Tuesday, September 24, 2013

Book Review: The Lost Hero by Rick Riordian

If you're reading this, like me, you may have already read and loved the popular (but well-deserving) Percy Jackson and the Olympians series by Rick Riordian, cleverly blending ancient Greek myth and the modern day. When I first read the last page of the last book in the five-part series, I wouldn't have guessed that the story would continue.

Well, it did.

Imagine you've just woken up one day with no memory but your first name. You don't know where you come from, who you are, and what you're doing where you are now. Then you can imagine being Jason.
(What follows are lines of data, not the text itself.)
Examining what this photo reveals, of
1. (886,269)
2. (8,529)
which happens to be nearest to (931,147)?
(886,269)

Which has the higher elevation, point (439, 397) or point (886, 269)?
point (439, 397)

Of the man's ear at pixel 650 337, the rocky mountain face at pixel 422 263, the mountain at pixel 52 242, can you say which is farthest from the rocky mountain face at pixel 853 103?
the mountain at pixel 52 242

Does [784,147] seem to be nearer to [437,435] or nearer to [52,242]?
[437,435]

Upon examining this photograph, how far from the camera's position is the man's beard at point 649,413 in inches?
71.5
Jason, after his famous namesake in Greek mythology, has just opened his eyes to find himself on a school bus with people, maybe even friends he can't remember, holding hands with a girlfriend, Piper McLean, he's never seen before in his life. Her and Leo Valdez, somebody who had supposedly been Jason and Piper's friend, are convinced beyond a doubt that Jason is one of the students who had become friends with them at the Wilderness School, a school for what Leo calls "troubled kids". Only Gleeson Hedge, the school coach who keeps order with a baseball bat, knows that Jason is, well, unusual. (This may be helped by the fact that Hedge is strange himself.) 
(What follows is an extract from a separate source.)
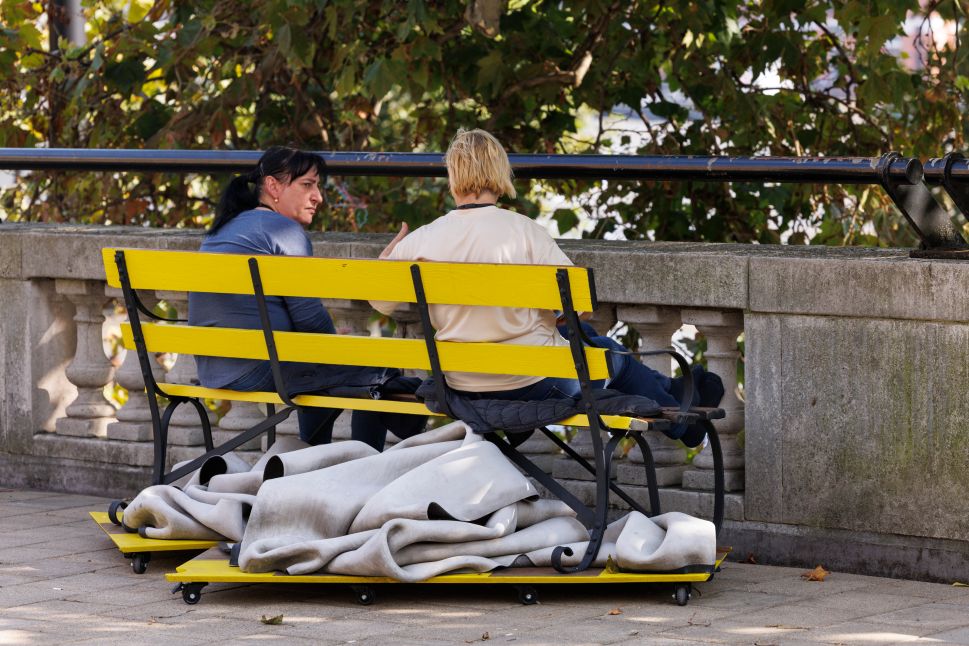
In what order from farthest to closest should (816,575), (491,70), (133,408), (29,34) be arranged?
(29,34) → (491,70) → (133,408) → (816,575)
But before the Coach can, or will, explain much, things begin to go wrong on a field trip to the Grand Canyon and him, Leo and Piper are whisked off (via pegasi) to a place Annabeth, the one who took them there, calls Camp Half-Blood. "A place for kids like us." It's only when they get there that they begin to understand: 'kids like us' translates to 'demigods'. The Greek myths of old are very much alive and part of us.  Annabeth's boyfriend, Percy, has disappeared without a trace. And a prophecy from last summer, right after the Titan War ended, has set in motion. The next Great Prophecy, and it may be even more dangerous than the first. And Jason, Piper and Leo are all a part of it.


If anything, I think that this next series, the Heroes of Olympus, may be even better than the first. It delves deep into some of the more obscure references and stories in Greek and sometimes even Roman myth (such as the Boreads, Gaea (the Greek equivalent of Mother Earth), King Midas, and others), as well as creatively incorporating events and, more importantly, characters from the previous PJO series. The new, fresh cast of characters share the same witty, funny attitude similar to the people we know and love (and sometimes even hate) from Percy Jackson, while retaining interesting and very individual personalities. Riordian also begins to introduce the Roman side of these myths, which begins to play a bigger and bigger part in the books as the series progresses.

One thing I found annoying about this (and the sequel, Son of Neptune), and an opinion that is probably not a problem for many other readers, was as the characters are now in the 15-16 age range, romance plays a stronger part in the books than in the original series. For example, Piper, who turns out to be a brave and skilled fighter, still thinks about all the little ways she thinks Jason, the boyfriend she never had, is 'cute', almost to the point where I want to take the book and smack myself on the forehead a couple times out of sheer frustration. While this aspect isn't quite enough for me to dock an entire point off this awesome book's rating, it's still rather annoying to me (however necessary it might be, as this is a book about characters who are mainly in their older teens, and Riordian knows his age groups pretty well), though others would probably welcome it.

All in all, this is a highly recommended book. (It isn't absolutely necessary to read Percy Jackson and the Olympians first, but highly advised that you do so if you haven't already. Not only is it good, but you'll understand this one a lot better if you do.) I literally learned all I know about Greek and Roman myth from Percy Jackson and the Heroes of Olympus, and in the most fun way possible. Read these books; you'll thank me later.

Four and 3/4 stars (I take this rating thing very seriously.)